Après avoir annoncé son départ lors du bureau politique du 7 août, Ilyas El Omari a ainsi repris les manettes du PAM moins de trois mois plus tard. Alors que le communiqué du bureau politique laissait entendre que le parlement du PAM devait simplement entériner sa démission, le conclave, tenu le 22 octobre, a finalement tourné à l’avantage du secrétaire général. Ce point crucial de l’ordre du jour s’est transformé en un simple point d’information.
Une « grotesque mise en scène »
« La question de la démission d’Ilyas El Omari a été bien évidemment le sujet qui a dominé les débats, nous explique Fatima-Zahra Mansouri, présidente du conseil national du PAM. Il y a eu 120 interventions au cours de cette session. Les discussions étaient franches, constructives, et le parti en est sorti gagnant. » Mais le grand vainqueur reste sans doute le secrétaire général démissionnaire, qui a eu droit à un communiqué en forme de plébiscite : « Au vu des défis […] qui attendent notre parti, les membres du conseil national ont exhorté Ilyas El Omari à assumer ses responsabilités jusqu’à la tenue du prochain conseil. » N’est-ce pas ce qu’il cherchait finalement ?
« Si Ilyas nous l’a joué à la “retenez-moi, je suis sur le départ !”, une technique de marchandage propre aux souks, mais indigne du beau projet politique qu’est le PAM », commente un membre du bureau politique, pour qui cette démission a été une « grotesque mise en scène ». Décidé une semaine seulement après un discours royal incendiaire invitant les responsables incapables d’exercer leurs prérogatives en toute autonomie à démissionner, le retrait du secrétaire général du PAM se voulait un exemple à suivre.
Un rôle de facilitateur à Al Hoceima
« Politiquement, je suis concerné par le contenu du discours royal […]. Bien qu’ils soient visés par Sa Majesté le roi, aucun patron d’un établissement public, aucun secrétaire général d’une administration ne s’est remis en question », avait même annoncé Ilyas El Omari lors de la conférence de presse qu’il avait tenue au lendemain de sa démission. Mais celle-ci n’a pas été actée. « Face à l’insistance de M. El Omari, le bureau politique a décidé de soumettre cette décision à l’avis du conseil national », annonçait le communiqué publié à l’issue de la réunion du 7 août.
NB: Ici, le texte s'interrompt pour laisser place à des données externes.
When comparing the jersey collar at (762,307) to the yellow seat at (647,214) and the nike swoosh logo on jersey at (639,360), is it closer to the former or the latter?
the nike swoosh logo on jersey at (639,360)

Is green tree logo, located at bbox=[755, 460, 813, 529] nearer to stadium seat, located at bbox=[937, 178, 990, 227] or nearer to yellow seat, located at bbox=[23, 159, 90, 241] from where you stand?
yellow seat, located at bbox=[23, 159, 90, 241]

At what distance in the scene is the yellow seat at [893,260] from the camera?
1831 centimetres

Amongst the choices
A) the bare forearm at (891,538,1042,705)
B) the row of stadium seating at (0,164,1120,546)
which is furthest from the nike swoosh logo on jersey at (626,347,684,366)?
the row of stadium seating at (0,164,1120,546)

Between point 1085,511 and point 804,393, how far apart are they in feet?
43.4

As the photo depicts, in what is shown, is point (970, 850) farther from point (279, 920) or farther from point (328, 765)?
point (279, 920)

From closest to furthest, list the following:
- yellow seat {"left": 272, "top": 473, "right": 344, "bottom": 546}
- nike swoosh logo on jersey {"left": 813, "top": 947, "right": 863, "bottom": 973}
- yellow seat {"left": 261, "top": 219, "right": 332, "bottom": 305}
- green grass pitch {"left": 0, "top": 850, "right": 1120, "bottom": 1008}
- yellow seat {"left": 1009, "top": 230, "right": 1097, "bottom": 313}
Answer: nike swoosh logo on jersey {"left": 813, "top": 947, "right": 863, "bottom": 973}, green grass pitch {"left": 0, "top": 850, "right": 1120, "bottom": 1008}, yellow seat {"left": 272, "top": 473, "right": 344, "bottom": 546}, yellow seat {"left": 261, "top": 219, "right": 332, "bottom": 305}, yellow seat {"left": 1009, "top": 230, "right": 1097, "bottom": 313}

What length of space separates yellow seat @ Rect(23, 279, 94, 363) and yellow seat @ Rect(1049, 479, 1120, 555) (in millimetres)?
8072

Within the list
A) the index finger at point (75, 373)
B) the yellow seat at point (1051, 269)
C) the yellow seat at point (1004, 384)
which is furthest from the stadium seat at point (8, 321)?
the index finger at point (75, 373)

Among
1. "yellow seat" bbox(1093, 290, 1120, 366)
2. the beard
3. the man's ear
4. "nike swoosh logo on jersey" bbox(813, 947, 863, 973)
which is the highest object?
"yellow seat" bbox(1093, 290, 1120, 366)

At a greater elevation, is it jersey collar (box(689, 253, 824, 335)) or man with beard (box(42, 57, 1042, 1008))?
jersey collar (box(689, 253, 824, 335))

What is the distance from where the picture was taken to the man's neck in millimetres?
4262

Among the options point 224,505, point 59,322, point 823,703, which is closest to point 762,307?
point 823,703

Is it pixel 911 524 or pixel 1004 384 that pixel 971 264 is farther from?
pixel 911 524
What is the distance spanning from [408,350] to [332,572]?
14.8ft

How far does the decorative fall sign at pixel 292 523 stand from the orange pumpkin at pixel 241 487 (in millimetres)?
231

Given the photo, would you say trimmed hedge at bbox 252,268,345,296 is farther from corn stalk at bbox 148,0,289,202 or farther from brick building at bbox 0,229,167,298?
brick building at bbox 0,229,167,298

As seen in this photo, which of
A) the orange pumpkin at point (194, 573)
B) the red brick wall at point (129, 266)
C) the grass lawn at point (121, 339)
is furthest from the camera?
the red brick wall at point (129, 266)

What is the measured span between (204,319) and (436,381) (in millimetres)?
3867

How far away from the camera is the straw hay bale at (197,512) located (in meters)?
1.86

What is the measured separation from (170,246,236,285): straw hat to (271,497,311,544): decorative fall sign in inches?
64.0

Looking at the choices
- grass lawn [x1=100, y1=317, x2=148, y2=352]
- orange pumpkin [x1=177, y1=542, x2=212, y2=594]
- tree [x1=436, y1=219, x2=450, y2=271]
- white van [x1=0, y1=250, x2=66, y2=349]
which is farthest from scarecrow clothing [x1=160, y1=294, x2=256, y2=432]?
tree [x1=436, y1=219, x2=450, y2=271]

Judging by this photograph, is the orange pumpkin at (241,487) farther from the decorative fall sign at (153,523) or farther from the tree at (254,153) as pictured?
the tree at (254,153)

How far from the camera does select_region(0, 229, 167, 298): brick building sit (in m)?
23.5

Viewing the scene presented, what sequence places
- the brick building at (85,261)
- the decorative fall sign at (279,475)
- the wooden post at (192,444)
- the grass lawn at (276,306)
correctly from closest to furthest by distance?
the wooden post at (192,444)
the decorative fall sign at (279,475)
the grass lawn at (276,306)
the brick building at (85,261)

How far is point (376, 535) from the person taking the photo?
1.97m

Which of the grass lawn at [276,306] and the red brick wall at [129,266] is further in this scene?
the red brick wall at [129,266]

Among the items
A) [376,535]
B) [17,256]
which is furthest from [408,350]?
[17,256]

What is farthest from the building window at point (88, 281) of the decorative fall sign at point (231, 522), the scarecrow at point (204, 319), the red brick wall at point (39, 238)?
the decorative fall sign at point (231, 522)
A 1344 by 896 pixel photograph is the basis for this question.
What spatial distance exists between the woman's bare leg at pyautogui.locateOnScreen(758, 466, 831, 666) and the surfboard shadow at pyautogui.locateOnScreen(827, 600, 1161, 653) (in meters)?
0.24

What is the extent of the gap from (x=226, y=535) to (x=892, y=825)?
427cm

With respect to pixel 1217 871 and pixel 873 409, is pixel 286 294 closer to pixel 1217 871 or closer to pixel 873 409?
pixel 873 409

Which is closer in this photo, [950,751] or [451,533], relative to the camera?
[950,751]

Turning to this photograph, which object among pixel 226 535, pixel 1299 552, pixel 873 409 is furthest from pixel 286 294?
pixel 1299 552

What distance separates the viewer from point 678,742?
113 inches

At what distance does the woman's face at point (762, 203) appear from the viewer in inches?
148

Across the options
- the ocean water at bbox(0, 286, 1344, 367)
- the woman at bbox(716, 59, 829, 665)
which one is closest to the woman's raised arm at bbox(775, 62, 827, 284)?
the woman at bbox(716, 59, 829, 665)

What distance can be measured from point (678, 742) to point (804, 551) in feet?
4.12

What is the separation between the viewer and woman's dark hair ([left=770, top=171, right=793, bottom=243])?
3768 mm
Ilyas El Omari se sentait alors certainement affaibli : Al Hoceima, sa ville d’origine, grâce à laquelle il a gagné ses galons auprès du sérail pour son rôle de facilitateur, a vécu au rythme du mouvement de contestation sociale le plus violent du règne de Mohammed VI. Le roi a même ordonné une enquête sur Al Hoceima, phare de la Méditerranée, un mégaprojet présenté devant le souverain par le même Ilyas El Omari, quelques semaines seulement après son élection comme président de la région Tanger-Tétouan-Al Hoceima, en 2015.
Impasse organisationnelle
Deux mois et demi plus tard, Ilyas El Omari renaissait des cendres d’Al Hoceima. Le secrétaire général, qui avait laissé entre-temps sa place à El Habib Belkouch comme patron par intérim, est revenu sur sa décision. Du moins, il ne s’est pas montré aussi insistant devant le conseil national que face à ses collègues du bureau politique. D’autant que la trentaine de membres de la plus haute instance du parti s’est retrouvée otage de cette décision. « Il n’y a rien dans le règlement intérieur qui donne au conseil national le pouvoir de voter une démission du secrétaire général, laquelle relève d’une démarche personnelle, nous explique un dirigeant du PAM. En outre, le départ du secrétaire général implique celui de tout le bureau politique. »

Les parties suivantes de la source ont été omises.